Figure 3. Fracture height coverage and length for a two-stage completion strategy shows the final result of fracture optimization with the calibrated fracture model.  
the town of Rock Springs. Anadarko Petroleum was evaluating the development of the Almond coals in this field with a 16-well pilot program. The coals in the Copper Ridge field are usually present as multiple 2 to 20 ft (0.61 to 6.1 m) stringers, which cover 100 ft to 300 ft (30.5 to 92 m) of gross section at depths of about 2,600 to 3,000 ft (792.7 to 914.6 m). The most prolific coal(s) are usually perforated in 20-ft (6.1-m) intervals and fracture-treated with one to two stages using crosslinked gel with a combination of 16/30 and 20/40 mesh proppant. Underlying this section is the Ericsson sand, which is used for water disposal. Hydraulic fracturing must avoid the Ericsson sand under all circumstances. Overlying the coal sections are higher permeability shore-face water sands, which also need to be avoided.
In this project, measurements from treatment well tiltmeters which were deployed in the treatment well during the fracture treatment were integrated to build a calibrated fracture model. Treatment well tiltmeter mapping (TWTM) was performed on six wells, and fracture engineering and modeling was performed on all 16 wells in the pilot program. In addition to a general assessment of how these coals treat, the objective of the study was to optimize treatment designs in order to: 1) stay out of prolific water sands, 2) provide payzone coverage of all coal stringers, and 3) create long fractures with adequate conductivity. Fracture growth was monitored in real-time, and frac volume and injection rates were adjusted on site to avoid fracturing into any water sands.

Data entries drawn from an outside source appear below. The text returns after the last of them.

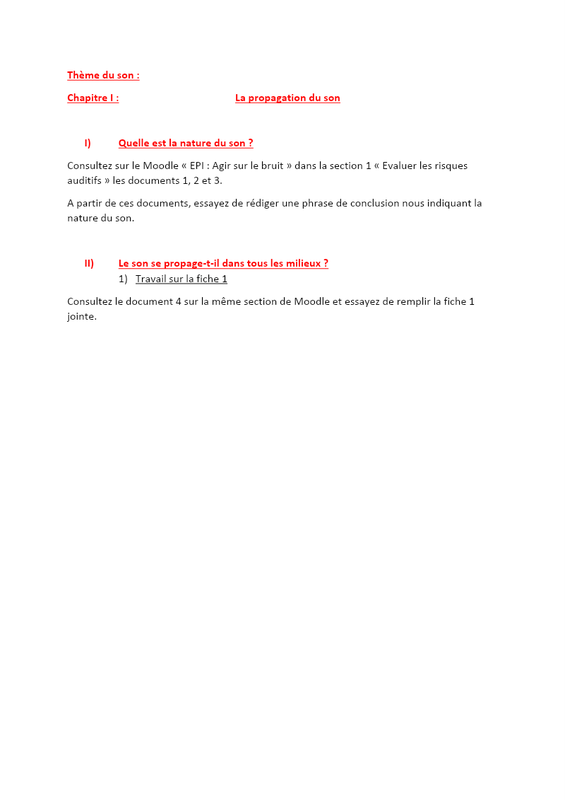 Thème du son :

Chapitre I : La propagation du son

I) Quelle est la nature du son ?

Consultez sur le Moodle « EPI : Agir sur le bruit » dans la section 1 « Evaluer les risques auditifs » les documents 1, 2 et 3.

A partir de ces documents, essayez de rédiger une phrase de conclusion nous indiquant la nature du son.

II) Le son se propage-t-il dans tous les milieux ?

1) Travail sur la fiche 1

Consultez le document 4 sur la même section de Moodle et essayez de remplir la fiche 1 jointe.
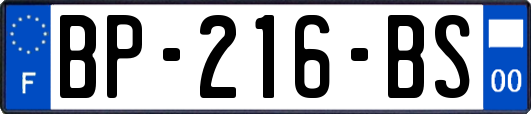 F
BP-216-BS
00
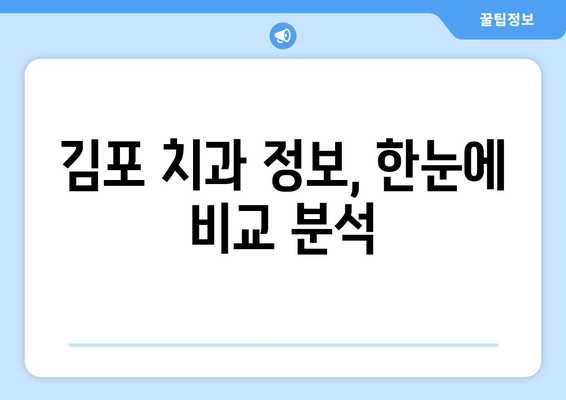 꿀팁정보

김포 치과 정보, 한눈에 비교 분석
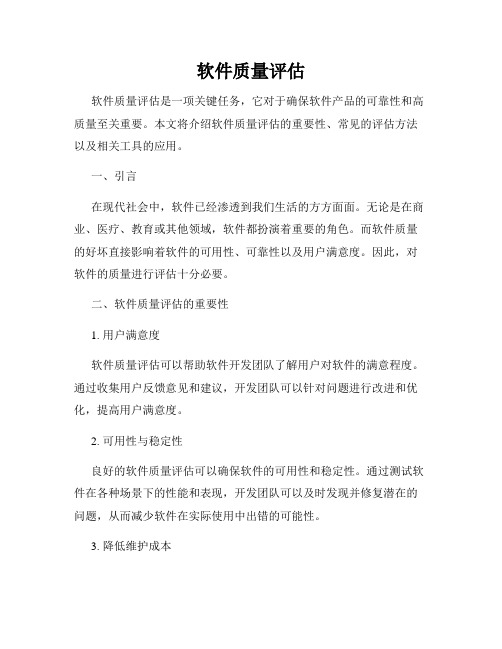 软件质量评估

软件质量评估是一项关键任务，它对于确保软件产品的可靠性和高质量至关重要。本文将介绍软件质量评估的重要性、常见的评估方法以及相关工具的应用。

一、引言

在现代社会中，软件已经渗透到我们生活的方方面面。无论是在商业、医疗、教育或其他领域，软件都扮演着重要的角色。而软件质量的好坏直接影响着软件的可用性、可靠性以及用户满意度。因此，对软件的质量进行评估十分必要。

二、软件质量评估的重要性

1. 用户满意度

软件质量评估可以帮助软件开发团队了解用户对软件的满意程度。通过收集用户反馈意见和建议，开发团队可以针对问题进行改进和优化，提高用户满意度。

2. 可用性与稳定性

良好的软件质量评估可以确保软件的可用性和稳定性。通过测试软件在各种场景下的性能和表现，开发团队可以及时发现并修复潜在的问题，从而减少软件在实际使用中出错的可能性。

3. 降低维护成本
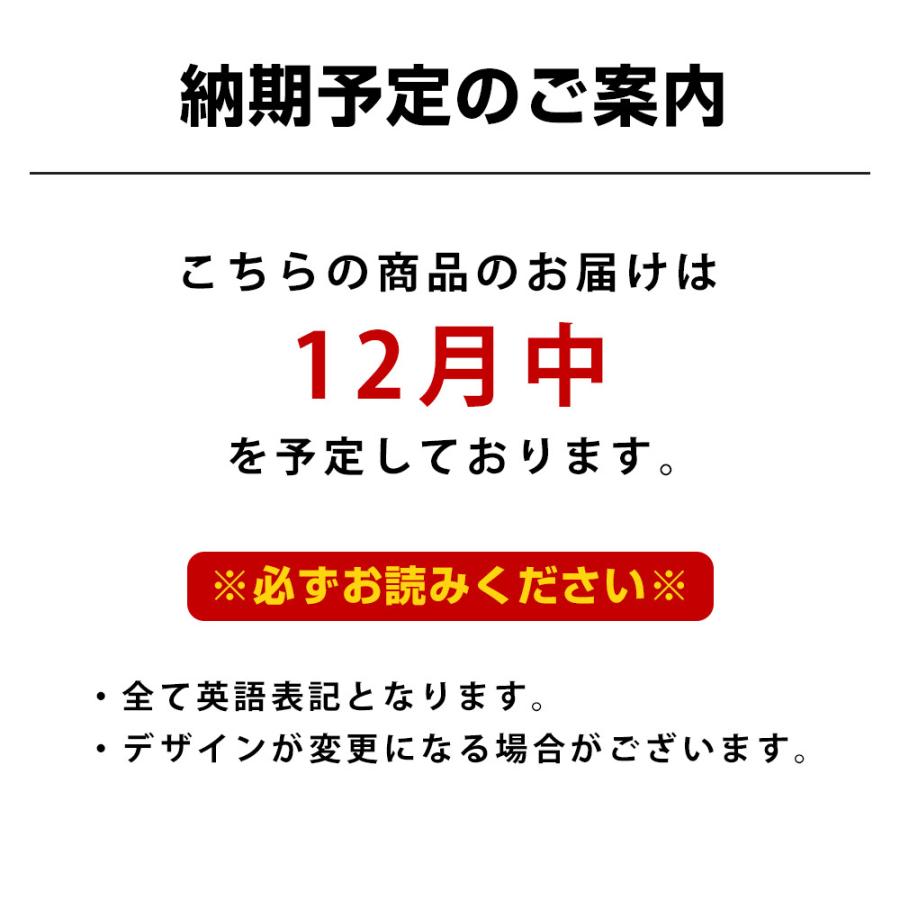 納期予定のご案内

こちらの商品のお届けは
12月中
を予定しております。

※必ずお読みください※

・全て英語表記となります。
・デザインが変更になる場合がございます。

After performing TWTM in the first well, calibrated model predictions indicated the potential danger of significant frac height growth into the overlying shore-face water sands with the planned 150,000-lb frac job. The 150,000-lb design was subsequently reduced by 50% on location after the minifrac. In addition, height growth also accelerated as pump rate was increased from 25 bbl/minute to 35 bbl/minute (original designs had planned to use a 40-bbl/minute pump rate). Therefore, pump rates were reduced to 25 bbl/minute for all subsequent treatments. Subsequently, the resulting calibrated model was generally able to predict fracture growth in future treatments. Variations from the design predictions were usually associated with variations in frac complexity and increased leakoff throughout the treatment, which is typical for complex coal formations with intermixed sands and shales. The fracture complexity used for future fracture designs was based on the average complexity observed in previous wells, since complexity can vary from well to well. Based on the initial calibrated modeling results, the completion strategy was modified on subsequent wells to include two-stage treatments in order to provide coverage of all prospective coal stringers while staying out of the overlying water sand. Figure 3 shows the height coverage of a two-stage completion, indicating that all coal stringers can be stimulated while avoiding the overlying shore-face water sand.